Texto do documento –
※

Aqui se condena uma criança. Se não entendermos essa lição, nada mais conseguiremos entender. Nesta nossa ignorância e insensibilidade a respeito do presente divino que é a Criança de Belém, estão as raízes de nossas maiores desgraças, injustiças, violências...
E Deus não pode abençoar uma sociedade que não sabe valorizar e proteger suas crianças...
O Evangelho de hoje termina com três indicações geográficas, que são como que a espinha dorsal da narrativa. Antes de tudo, o anjo diz a José que deve retornar à terra de Israel: é a pátria mais genérica de Jesus e da revelação bíblica. Depois José é advertido em sonho para ficar no território da Galileia.
Enfim, de modo mais específico, ele vai morar “numa cidade chamada Nazaré”.
Nazaré está no traçado do retorno-êxodo de Jesus do Egito.
Com a terra de Israel Jesus revive a experiência do Êxodo; com a Galileia dos gentios Jesus abre a salvação aos mais pobres e excluídos; mas, em Nazaré Ele encontra o ambiente favorável à sua humanização. Um povoado insignificante que se torna o ponto de partida do caminho de Jesus, uma vida oculta e corriqueira que é celebrada pelos profetas.
Podemos dizer que Nazaré é, em certo sentido, a “mística do cotidiano”, das horas, dos meses, dos anos escondidos, da vida tranquila, provinciana, não-escrita, de Jesus.
Essa atenção à simplicidade do cotidiano, à natureza da Galileia, à mensagem que Deus esconde no interior das pessoas, nas coisas, nas horas…, é uma constante na pregação de Jesus. Nazaré é o sinal da epifania de Deus nas pequenas coisas, é o sinal da palavra divina escondida nas vestes humildes da vida simples e familiar, é o sinal da presença graciosa de Deus em nossas casas.
Às vezes, as imagens da Sagrada Família nos fazem entendê-la de uma maneira fria, solene e distante. No entanto, não devemos esquecer que Jesus teve uma família e nela viveu muitas das experiências que nós vivemos nas nossas: alegrias e tristezas, dramas e conquistas, perdas e encontros...
A família continua sendo o espaço humanizador privilegiado para o desenvolvimento de cada pessoa, não só durante os anos da infância e da juventude, mas durante todas as etapas de nossa vida.
O ser humano só pode crescer em humanidade através de suas relações sadias com os outros. A família é a atmosfera insubstituível e o lugar de referência para que essas relações profundamente humanas sejam amadurecidas. Seja como casal, como filho, como irmão, como pai ou mãe, como avós..., em cada uma dessas situações a qualidade da relação os fará aproximar da plenitude humana, quando todo encontro com o outro é vivido para destravar e ativar suas ricas possibilidades e sua capacidade de amar.
O espaço familiar des-vela o humano que em todos habita.
Inspirada no lar em Nazaré, cada família se transforma num espaço privilegiado para viver as experiências mais básicas da fé cristã: a confiança num Deus Bom, amigo do ser humano; a atração por um estilo de vida cristificado; a descoberta do projeto de Deus de construir um mundo mais digno, justo e amável para todos; ambiente inspirador para o despertar da criatividade e do espírito de busca; a internalização dos valores do evangelho, etc...

※

Teste de compreensão –
1. Segundo o texto sobre Nazaré, em que território José é advertido em sonho para ficar?
2. Repita, por favor, um trecho do texto sobre Nazaré sem alterar nada: comece nas palavras "Com a terra" e pare depois de "em nossas casas.".
O material abaixo é independente do texto sobre Nazaré.

Material fornecido –
※

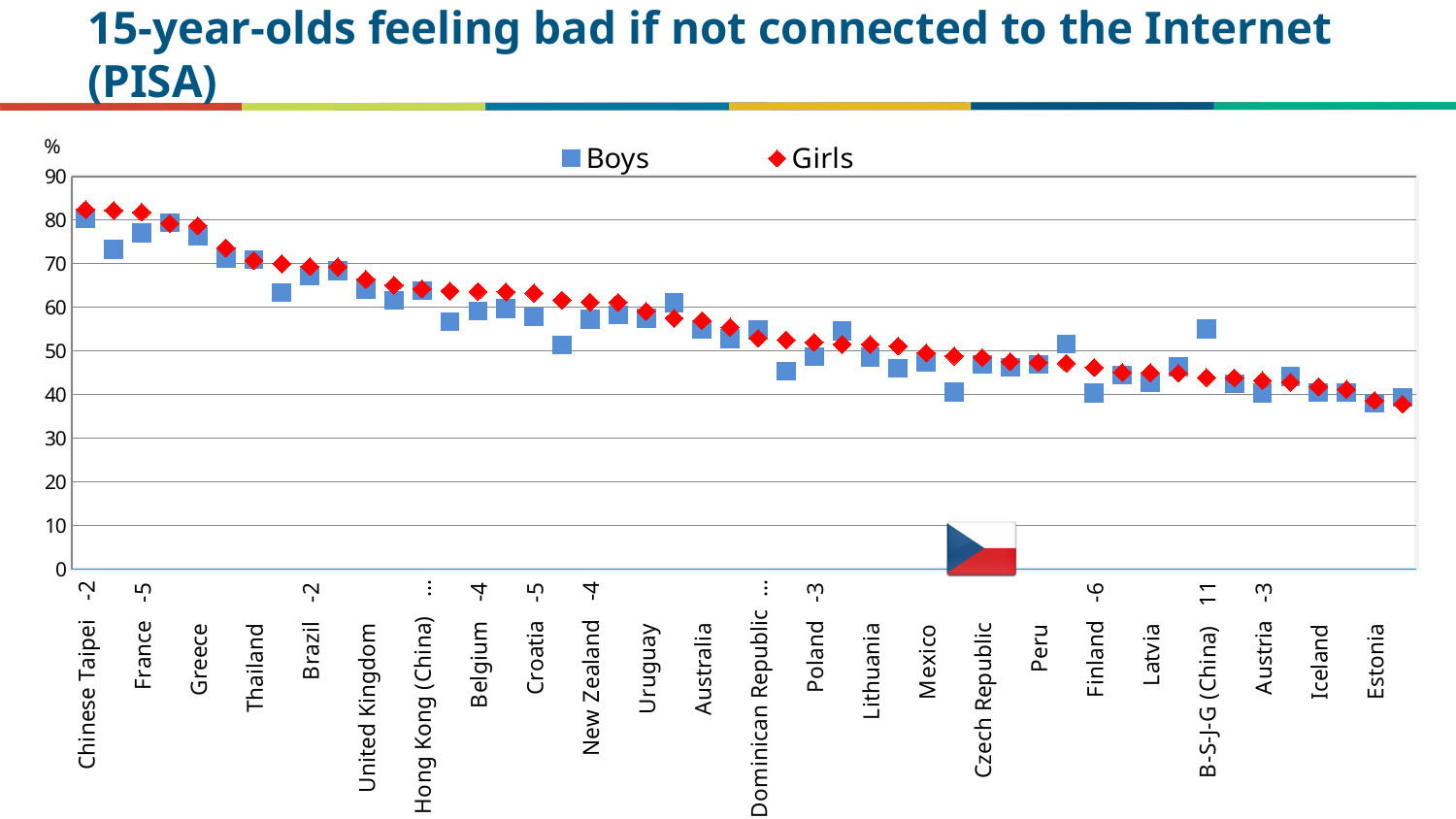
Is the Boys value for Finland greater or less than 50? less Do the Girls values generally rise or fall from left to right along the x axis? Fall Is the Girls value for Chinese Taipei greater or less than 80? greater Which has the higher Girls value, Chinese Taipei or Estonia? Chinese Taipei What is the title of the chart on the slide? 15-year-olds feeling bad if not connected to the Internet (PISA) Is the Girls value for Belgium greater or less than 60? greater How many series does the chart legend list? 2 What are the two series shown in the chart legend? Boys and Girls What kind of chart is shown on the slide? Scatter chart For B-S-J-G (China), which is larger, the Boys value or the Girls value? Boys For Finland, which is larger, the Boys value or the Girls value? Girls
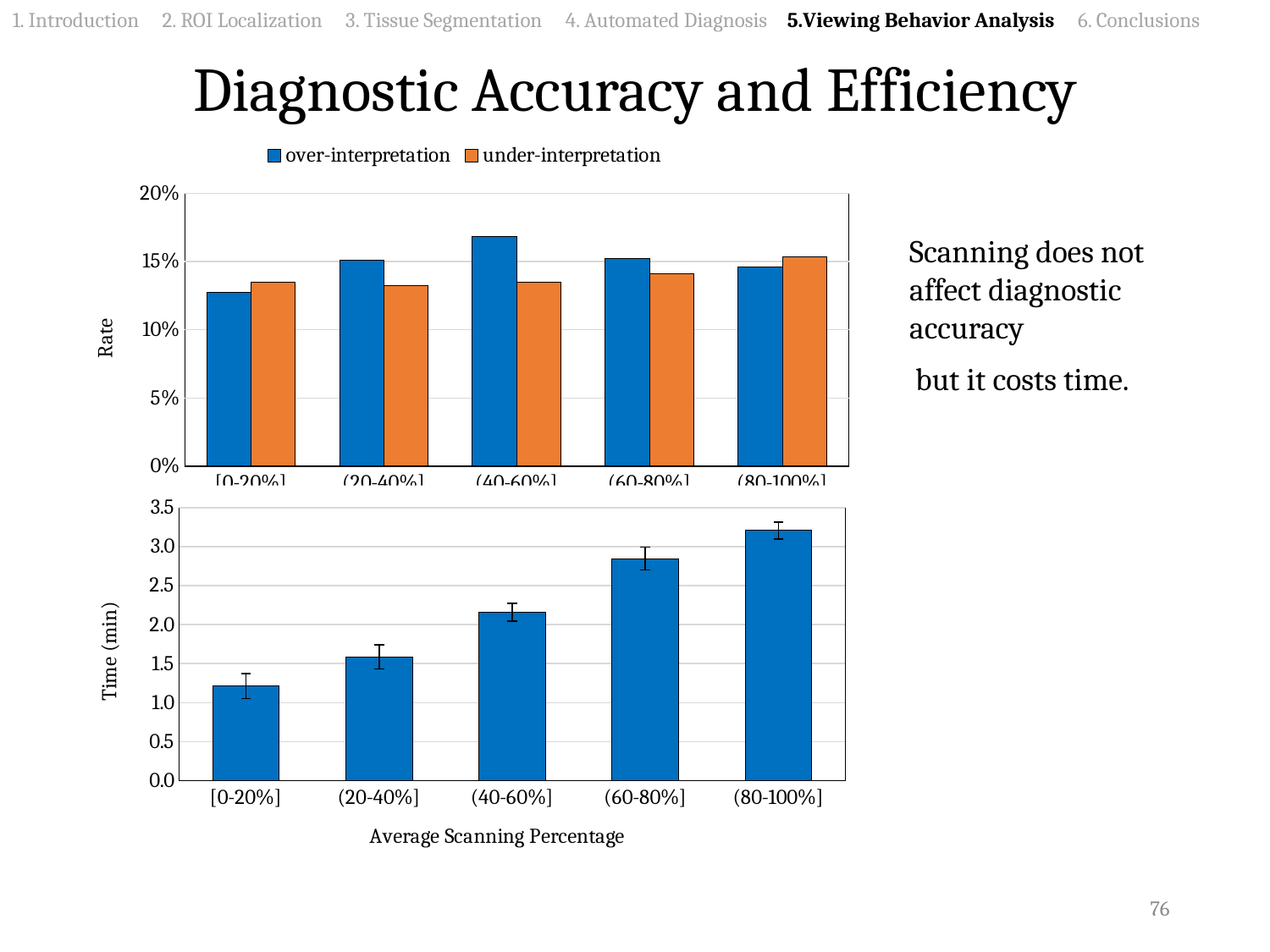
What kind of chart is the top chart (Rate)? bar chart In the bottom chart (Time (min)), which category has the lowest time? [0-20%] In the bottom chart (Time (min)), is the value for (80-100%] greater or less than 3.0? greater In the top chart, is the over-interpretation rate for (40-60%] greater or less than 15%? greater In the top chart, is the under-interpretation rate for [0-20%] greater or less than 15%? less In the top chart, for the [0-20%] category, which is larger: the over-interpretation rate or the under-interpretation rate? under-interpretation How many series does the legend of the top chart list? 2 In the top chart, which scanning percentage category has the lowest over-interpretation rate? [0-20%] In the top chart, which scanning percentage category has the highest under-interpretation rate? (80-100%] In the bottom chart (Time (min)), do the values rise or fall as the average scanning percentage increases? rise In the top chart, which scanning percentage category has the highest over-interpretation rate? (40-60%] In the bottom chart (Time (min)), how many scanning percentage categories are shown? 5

※

Resultados do exercício –
1. No território da Galileia.

2.
Com a terra de Israel Jesus revive a experiência do Êxodo; com a Galileia dos gentios Jesus abre a salvação aos mais pobres e excluídos; mas, em Nazaré Ele encontra o ambiente favorável à sua humanização. Um povoado insignificante que se torna o ponto de partida do caminho de Jesus, uma vida oculta e corriqueira que é celebrada pelos profetas.
Podemos dizer que Nazaré é, em certo sentido, a “mística do cotidiano”, das horas, dos meses, dos anos escondidos, da vida tranquila, provinciana, não-escrita, de Jesus.
Essa atenção à simplicidade do cotidiano, à natureza da Galileia, à mensagem que Deus esconde no interior das pessoas, nas coisas, nas horas…, é uma constante na pregação de Jesus. Nazaré é o sinal da epifania de Deus nas pequenas coisas, é o sinal da palavra divina escondida nas vestes humildes da vida simples e familiar, é o sinal da presença graciosa de Deus em nossas casas.